(Beginning of Records supplied)

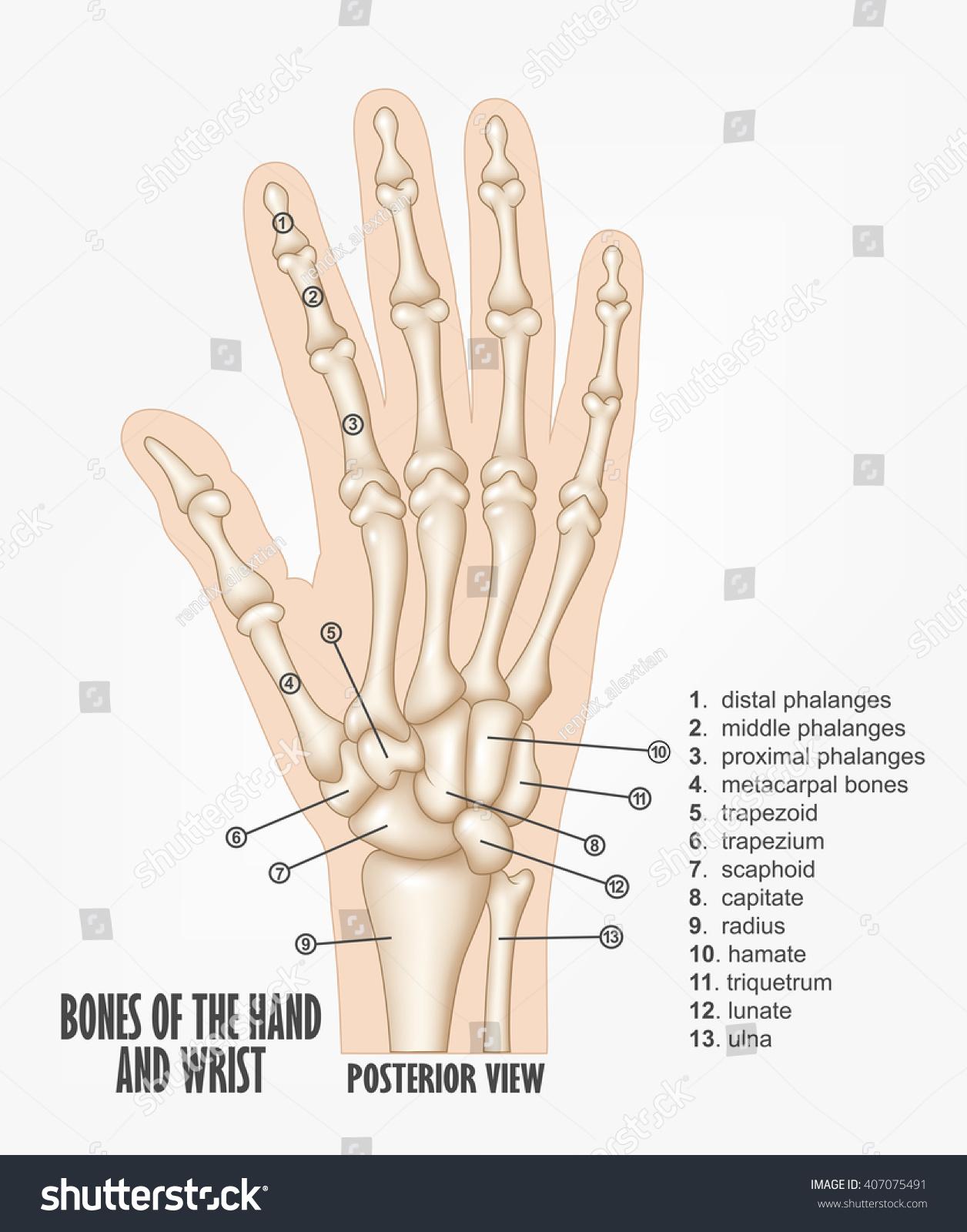 Bones Hand Wrist Anatomy Stockillustration 407075491 Shutterstock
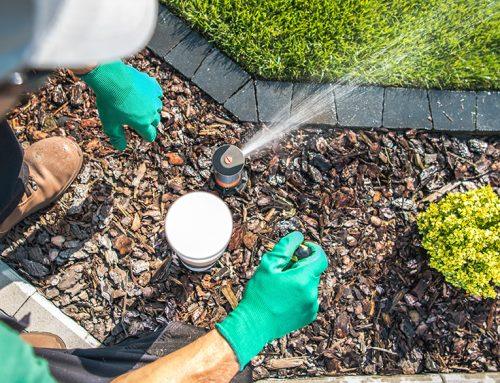 Are You Over-Watering Your Lawn?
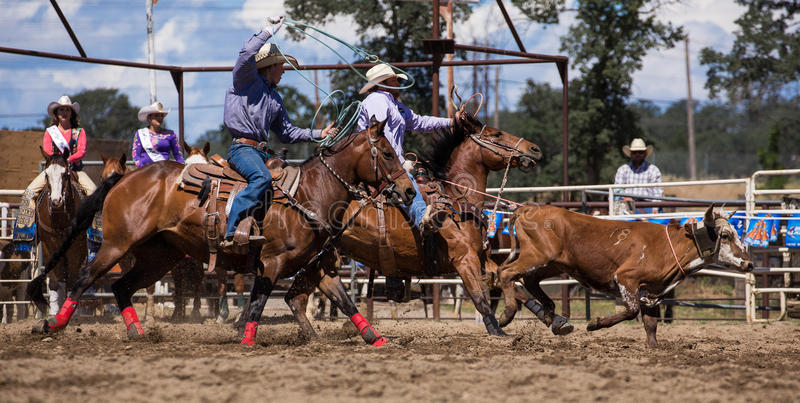 Team Roping. A cowboy catches his calf. in the team roping event. The rodeo in Cottonwood, California is a popular event on Mother's Day weekend in this small royalty free stock image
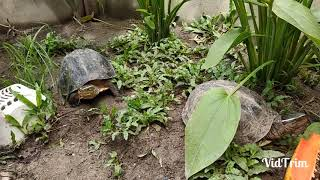 Cara kasih makan kura kura Ambon dan makanan kesukaannya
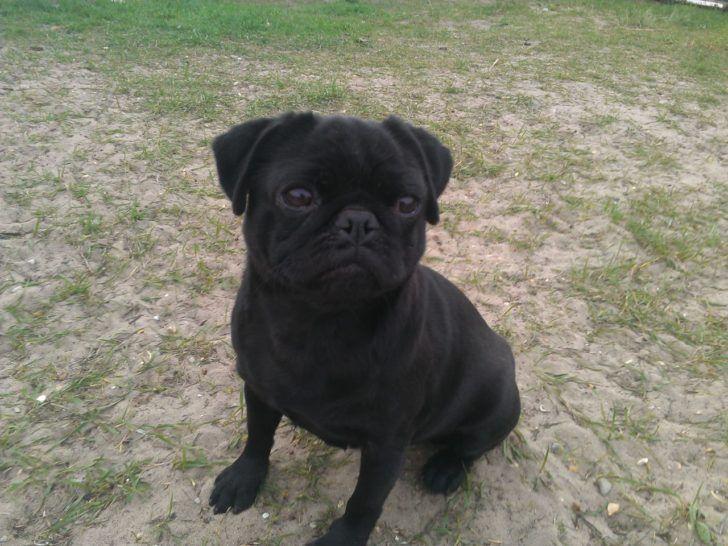 Soooo Cute Found On Zedge Black Pug Puppies Cute Pugs Puppies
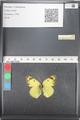 http://mczbase.mcz.harvard.edu/specimen_images/ent-lepidoptera/images/2011_03_21/IMG_077829.JPG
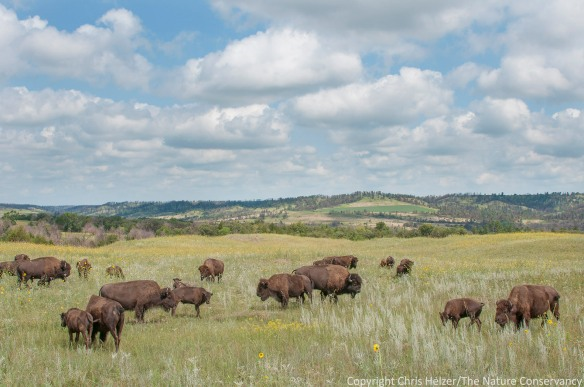 These bison are grazing in a 10,000 acre pasture at The Nature Conservancy's Niobrara Valley Preserve in Nebraska.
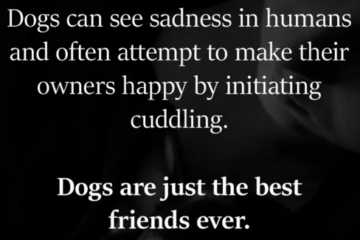 Are Dogs Really Our Best Friends?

(End of Records supplied)

● **What to do**: Pictures are to be left out; the answer must otherwise be exactly the lines from the one with "Soooo Cute Found" through the final line of the entries above, both included.

● **Response**:
 Soooo Cute Found On Zedge Black Pug Puppies Cute Pugs Puppies
 http://mczbase.mcz.harvard.edu/specimen_images/ent-lepidoptera/images/2011_03_21/IMG_077829.JPG
 These bison are grazing in a 10,000 acre pasture at The Nature Conservancy's Niobrara Valley Preserve in Nebraska.
 Are Dogs Really Our Best Friends?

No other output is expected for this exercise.